Un postulat assez improbable pour une firme de cette ampleur.
La scène où Tyrell explique à Elliot qu’il est sous Linux pour montrer qu’il s’y connait est jugée “totalement bidon” par Vincent. “C’est le niveau 0 de l’informatique. Ça sous-entend que le mec a Linux sur son ordi, donc c’est total respect. Ce dialogue est fait pour donner une impression de réalisme aux gens qui n’y connaissent pas grand-chose.”
Bidon Mr. Robot ? Disons plutôt que la série mélange habilement des scènes grand public et des choses beaucoup plus pointues.

Les systèmes dont ils parlent sont plutôt modernes, admet Vincent.
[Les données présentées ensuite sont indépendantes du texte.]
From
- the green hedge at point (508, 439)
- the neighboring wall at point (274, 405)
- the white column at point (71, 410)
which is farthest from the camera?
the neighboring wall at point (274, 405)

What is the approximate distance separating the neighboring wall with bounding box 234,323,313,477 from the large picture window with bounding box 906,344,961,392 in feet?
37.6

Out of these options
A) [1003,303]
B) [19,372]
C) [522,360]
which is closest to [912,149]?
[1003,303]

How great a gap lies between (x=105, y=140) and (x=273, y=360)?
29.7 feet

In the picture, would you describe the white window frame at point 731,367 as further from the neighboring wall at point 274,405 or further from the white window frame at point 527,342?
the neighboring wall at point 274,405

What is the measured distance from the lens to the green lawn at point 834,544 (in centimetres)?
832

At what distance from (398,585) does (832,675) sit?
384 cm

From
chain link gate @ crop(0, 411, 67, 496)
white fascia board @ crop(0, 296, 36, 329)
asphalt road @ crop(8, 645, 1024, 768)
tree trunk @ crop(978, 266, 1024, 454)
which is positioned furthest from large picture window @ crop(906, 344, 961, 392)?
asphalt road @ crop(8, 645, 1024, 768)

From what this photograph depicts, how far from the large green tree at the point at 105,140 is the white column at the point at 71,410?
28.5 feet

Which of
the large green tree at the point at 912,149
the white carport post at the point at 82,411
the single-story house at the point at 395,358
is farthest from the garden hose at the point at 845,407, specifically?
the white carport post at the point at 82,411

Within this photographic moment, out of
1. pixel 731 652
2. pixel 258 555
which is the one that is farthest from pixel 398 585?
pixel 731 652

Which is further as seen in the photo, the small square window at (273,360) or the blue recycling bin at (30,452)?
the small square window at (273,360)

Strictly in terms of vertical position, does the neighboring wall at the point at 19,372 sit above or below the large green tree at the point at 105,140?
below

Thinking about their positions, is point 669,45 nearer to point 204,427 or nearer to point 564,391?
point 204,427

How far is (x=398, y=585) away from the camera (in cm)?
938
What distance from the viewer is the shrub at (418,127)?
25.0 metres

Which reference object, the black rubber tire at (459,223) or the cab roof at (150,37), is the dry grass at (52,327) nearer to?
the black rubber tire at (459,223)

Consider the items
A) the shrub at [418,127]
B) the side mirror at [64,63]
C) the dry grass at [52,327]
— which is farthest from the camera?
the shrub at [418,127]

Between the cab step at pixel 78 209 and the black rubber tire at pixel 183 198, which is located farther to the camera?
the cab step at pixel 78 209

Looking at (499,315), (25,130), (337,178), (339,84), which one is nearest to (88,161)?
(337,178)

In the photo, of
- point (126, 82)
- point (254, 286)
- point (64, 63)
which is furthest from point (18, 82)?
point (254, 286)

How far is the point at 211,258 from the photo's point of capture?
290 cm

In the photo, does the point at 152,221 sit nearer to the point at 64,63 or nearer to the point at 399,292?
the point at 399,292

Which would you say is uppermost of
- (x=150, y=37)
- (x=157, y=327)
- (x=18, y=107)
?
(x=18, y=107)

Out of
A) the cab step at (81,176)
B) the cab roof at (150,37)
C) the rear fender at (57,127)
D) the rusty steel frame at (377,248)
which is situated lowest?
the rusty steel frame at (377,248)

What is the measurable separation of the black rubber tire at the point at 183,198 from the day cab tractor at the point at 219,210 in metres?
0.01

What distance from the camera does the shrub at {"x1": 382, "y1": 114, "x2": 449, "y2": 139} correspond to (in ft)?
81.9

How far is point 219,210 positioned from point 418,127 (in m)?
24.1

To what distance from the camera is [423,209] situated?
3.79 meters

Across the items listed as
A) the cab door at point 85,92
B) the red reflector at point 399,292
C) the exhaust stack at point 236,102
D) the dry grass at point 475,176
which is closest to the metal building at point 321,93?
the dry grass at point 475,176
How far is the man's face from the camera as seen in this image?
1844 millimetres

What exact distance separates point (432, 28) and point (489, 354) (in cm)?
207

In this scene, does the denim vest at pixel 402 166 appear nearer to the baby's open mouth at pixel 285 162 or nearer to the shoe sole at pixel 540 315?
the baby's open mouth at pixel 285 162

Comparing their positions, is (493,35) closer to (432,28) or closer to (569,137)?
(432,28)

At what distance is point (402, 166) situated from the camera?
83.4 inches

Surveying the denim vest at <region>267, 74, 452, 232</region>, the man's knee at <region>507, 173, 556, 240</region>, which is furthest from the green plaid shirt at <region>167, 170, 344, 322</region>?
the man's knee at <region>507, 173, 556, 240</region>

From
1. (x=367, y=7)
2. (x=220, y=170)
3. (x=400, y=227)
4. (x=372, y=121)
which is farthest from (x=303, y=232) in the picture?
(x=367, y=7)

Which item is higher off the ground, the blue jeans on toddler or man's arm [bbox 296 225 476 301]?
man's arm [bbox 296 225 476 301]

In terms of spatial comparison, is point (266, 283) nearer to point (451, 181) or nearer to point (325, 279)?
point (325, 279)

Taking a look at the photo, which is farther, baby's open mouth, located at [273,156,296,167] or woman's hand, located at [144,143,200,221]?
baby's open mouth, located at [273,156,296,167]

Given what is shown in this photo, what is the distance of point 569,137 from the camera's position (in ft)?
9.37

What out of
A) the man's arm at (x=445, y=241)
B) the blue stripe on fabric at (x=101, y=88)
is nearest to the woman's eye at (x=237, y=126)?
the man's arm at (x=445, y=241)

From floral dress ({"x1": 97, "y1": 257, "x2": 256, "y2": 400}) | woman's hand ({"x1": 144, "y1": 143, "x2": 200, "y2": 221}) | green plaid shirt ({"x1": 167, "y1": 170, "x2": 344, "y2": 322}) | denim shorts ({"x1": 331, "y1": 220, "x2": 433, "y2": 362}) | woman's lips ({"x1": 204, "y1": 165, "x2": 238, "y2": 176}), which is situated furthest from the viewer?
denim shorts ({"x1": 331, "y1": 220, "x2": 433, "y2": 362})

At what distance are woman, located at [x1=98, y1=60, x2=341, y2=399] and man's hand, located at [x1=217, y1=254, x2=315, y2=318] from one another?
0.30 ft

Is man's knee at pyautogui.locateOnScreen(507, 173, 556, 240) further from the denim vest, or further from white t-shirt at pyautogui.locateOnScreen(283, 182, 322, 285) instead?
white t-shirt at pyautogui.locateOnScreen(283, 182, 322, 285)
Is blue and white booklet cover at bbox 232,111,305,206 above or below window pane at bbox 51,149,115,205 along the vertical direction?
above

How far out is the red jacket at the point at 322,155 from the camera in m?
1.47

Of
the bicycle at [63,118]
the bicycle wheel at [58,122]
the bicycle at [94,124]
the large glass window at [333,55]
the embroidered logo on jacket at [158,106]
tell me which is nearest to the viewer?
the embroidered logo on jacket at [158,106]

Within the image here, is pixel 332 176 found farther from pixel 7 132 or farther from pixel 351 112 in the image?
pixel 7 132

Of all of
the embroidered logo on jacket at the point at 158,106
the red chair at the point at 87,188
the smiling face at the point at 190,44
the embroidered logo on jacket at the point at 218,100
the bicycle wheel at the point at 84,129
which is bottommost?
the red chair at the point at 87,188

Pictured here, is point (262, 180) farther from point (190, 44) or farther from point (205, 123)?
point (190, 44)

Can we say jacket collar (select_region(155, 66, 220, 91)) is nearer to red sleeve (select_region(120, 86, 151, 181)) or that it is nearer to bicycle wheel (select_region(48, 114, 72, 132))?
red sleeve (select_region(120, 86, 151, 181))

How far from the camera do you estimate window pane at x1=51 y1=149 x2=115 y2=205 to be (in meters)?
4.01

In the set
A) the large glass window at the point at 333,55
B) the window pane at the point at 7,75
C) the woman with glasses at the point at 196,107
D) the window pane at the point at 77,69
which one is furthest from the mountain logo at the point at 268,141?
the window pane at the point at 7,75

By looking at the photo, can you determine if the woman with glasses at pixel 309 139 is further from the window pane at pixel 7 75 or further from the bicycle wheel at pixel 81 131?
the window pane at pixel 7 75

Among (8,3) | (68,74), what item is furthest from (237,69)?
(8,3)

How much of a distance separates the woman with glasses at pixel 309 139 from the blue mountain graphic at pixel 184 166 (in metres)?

Le passage où ils montrent comment ça se passe en salle machine pour arrêter le hacking est super réaliste. Je me suis retrouvé à la place du mec de Allsafe à devoir intervenir sur des machines pour bloquer des attaques.

La faille est humaine

Ce que la série montre très bien dès le pilote en revanche, c’est que la faille est souvent humaine et non technique. Vincent s’identifie complètement au personnage “fucked up” d’Elliot. “Je considère que les vrais bons informaticiens sont un peu autistes. Ce qui nous semble évident est abscons pour la plupart des gens, et en même temps, nous sommes incapables de comprendre certaines choses très simples pour tout le monde”.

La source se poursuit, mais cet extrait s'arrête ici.